Anyway, this morning, after arriving in London, I got a note back. Part of it read, “It’s more perfect than I could have dreamed and to be able to hear myself and my heart in the song so purely is magical.”
Phew. Big relief. I wanted to share this for two reasons. One is that even after writing songs for over two decades, I am okay admitting, as I wrote above, that I still worry about what people will think. And two, for a long time I’ve been wondering about whether it makes a difference if just two or two thousand people are moved by a song. Many friends go into writing rooms with other musicians in Nashville or LA or London to collaborate and hopefully write hits. I often go into the above hut in the early morning alone to write songs that very few people will ever hear. These commissioned pieces will never appear on my records. In fact, they probably only get heard by the close family and a few friends of whomever I’ve written the song for. I don’t often play them for Sarah even, and that says a lot. But despite the very limited size of their audience (0 Spotify spins), they are really important–to the people who commission them and, ultimately, to me. And so it speaks it gets me thinking again about how to value art. Audience isn’t irrelevant. We do make pieces so they can be perceived. But I’ve never felt art should be quantified in numbers. This is obviously not the trend these days. People often look up someone’s Spotify count before they make any sort of judgment on the quality of their music. Our society leans so heavily on statistics in making any sort of determination. But something is missed in the numbers.

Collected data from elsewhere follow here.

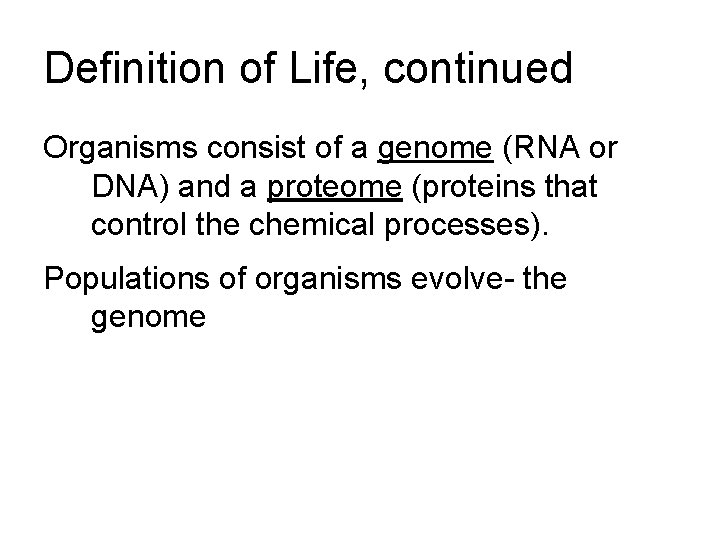 Definition of Life, continued

Organisms consist of a genome (RNA or DNA) and a proteome (proteins that control the chemical processes).

Populations of organisms evolve- the genome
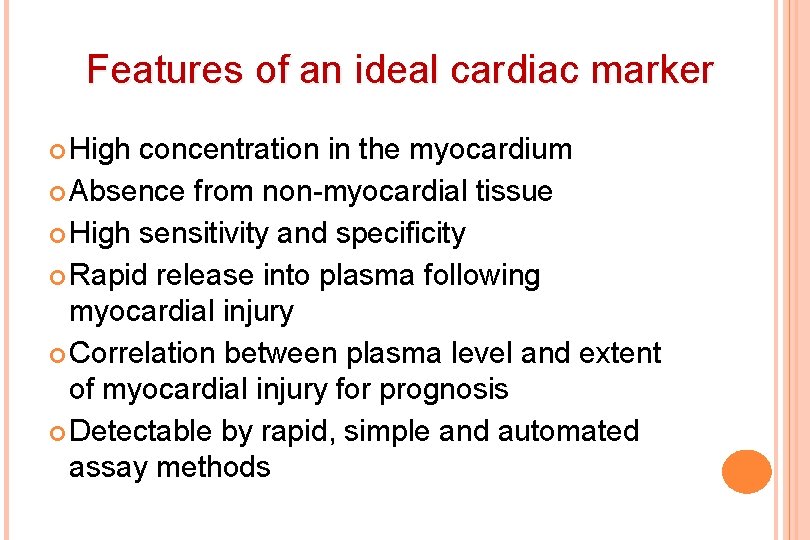 Features of an ideal cardiac marker

- High concentration in the myocardium
- Absence from non-myocardial tissue
- High sensitivity and specificity
- Rapid release into plasma following myocardial injury
- Correlation between plasma level and extent of myocardial injury for prognosis
- Detectable by rapid, simple and automated assay methods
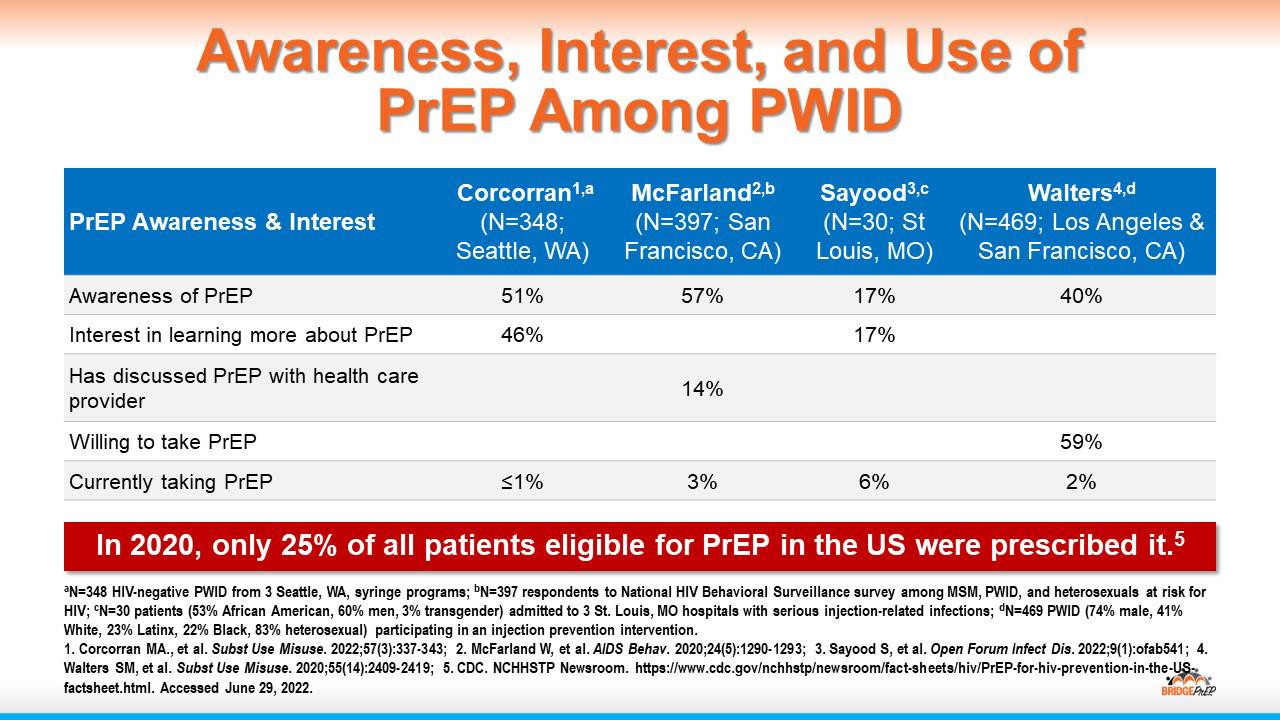 Awareness, Interest, and Use of PrEP Among PWID

| PrEP Awareness & Interest | Corcorran$^{1,a}$ (N=348; Seattle, WA) | McFarland$^{2,b}$ (N=397; San Francisco, CA) | Sayood$^{3,c}$ (N=30; St Louis, MO) | Walters$^{4,d}$ (N=469; Los Angeles & San Francisco, CA) |
|---|---|---|---|---|
| Awareness of PrEP | 51% | 57% | 17% | 40% |
| Interest in learning more about PrEP | 46% | | 17% | |
| Has discussed PrEP with health care provider | | 14% | | |
| Willing to take PrEP | | | | 59% |
| Currently taking PrEP | ≤1% | 3% | 6% | 2% |

In 2020, only 25% of all patients eligible for PrEP in the US were prescribed it.$^5$

$^a$N=348 HIV-negative PWID from 3 Seattle, WA, syringe programs; $^b$N=397 respondents to National HIV Behavioral Surveillance survey among MSM, PWID, and heterosexuals at risk for HIV; $^c$N=30 patients (53% African American, 60% men, 3% transgender) admitted to 3 St. Louis, MO hospitals with serious injection-related infections; $^d$N=469 PWID (74% male, 41% White, 23% Latinx, 22% Black, 83% heterosexual) participating in an injection prevention intervention.
1. Corcorran MA., et al. Subst Use Misuse. 2022;57(3):337-343; 2. McFarland W, et al. AIDS Behav. 2020;24(5):1290-1293; 3. Sayood S, et al. Open Forum Infect Dis. 2022;9(1):ofab541; 4. Walters SM, et al. Subst Use Misuse. 2020;55(14):2409-2419; 5. CDC. NCHHSTP Newsroom. https://www.cdc.gov/nchhstp/newsroom/fact-sheets/hiv/PrEP-for-hiv-prevention-in-the-US-factsheet.html. Accessed June 29, 2022.

BRIDGEPrEP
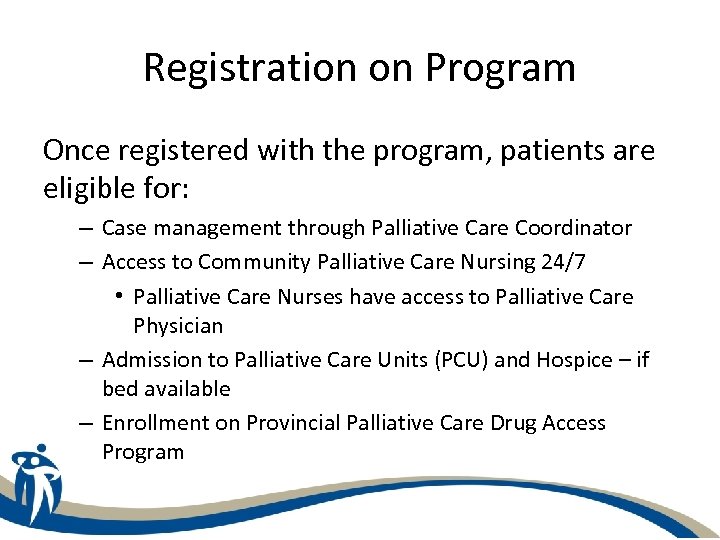 Registration on Program

Once registered with the program, patients are eligible for:

– Case management through Palliative Care Coordinator
– Access to Community Palliative Care Nursing 24/7
  • Palliative Care Nurses have access to Palliative Care Physician
– Admission to Palliative Care Units (PCU) and Hospice – if bed available
– Enrollment on Provincial Palliative Care Drug Access Program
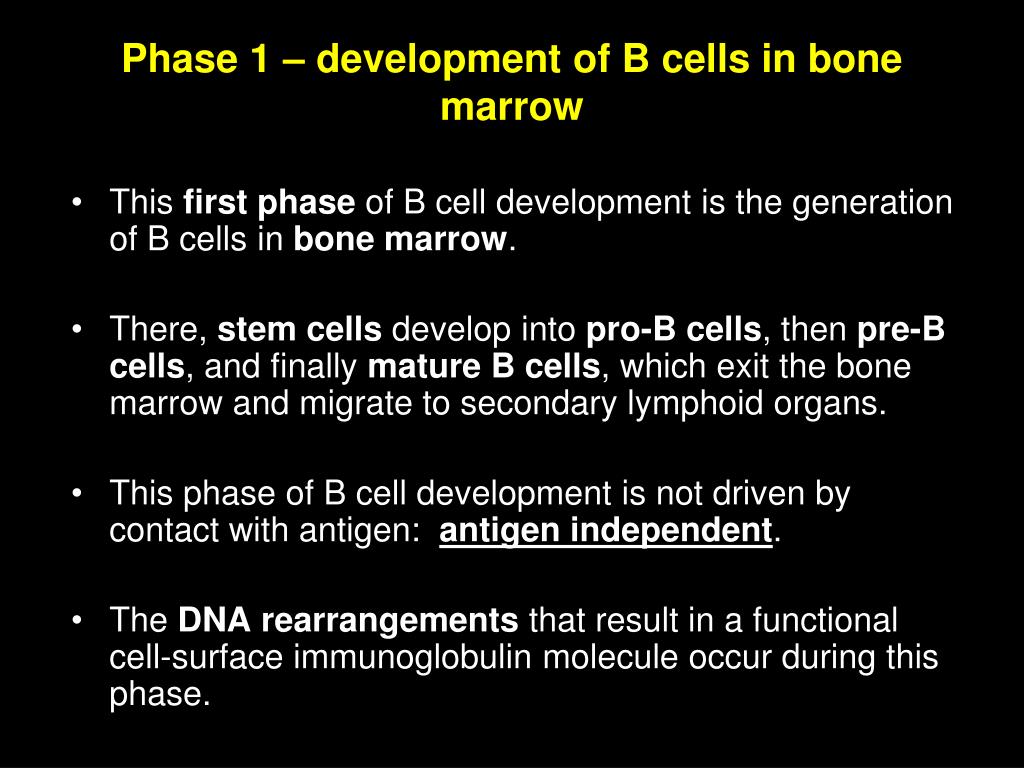 Phase 1 – development of B cells in bone marrow

• This first phase of B cell development is the generation of B cells in bone marrow.

• There, stem cells develop into pro-B cells, then pre-B cells, and finally mature B cells, which exit the bone marrow and migrate to secondary lymphoid organs.

• This phase of B cell development is not driven by contact with antigen: antigen independent.

• The DNA rearrangements that result in a functional cell-surface immunoglobulin molecule occur during this phase.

In case you’re out there writing songs that might not be featured on NPR or painting paintings that won’t be hung on any crowded gallery wall in the near future or writing philosophic memoirs that few people may read…or even if you’re just writing reflections in your journal. Art never was meant to be a numbers game. And often the best work is not the most popular. I at least work to believe that moving one person with an expression of something real is of unquantifiable value and, therefore, is neither greater or lesser than moving a lot of people. Try to be honest. Try to be observant. Try to work a little every day. Try to keep your voice your own. I believe that matters no matter how many people see or hear it.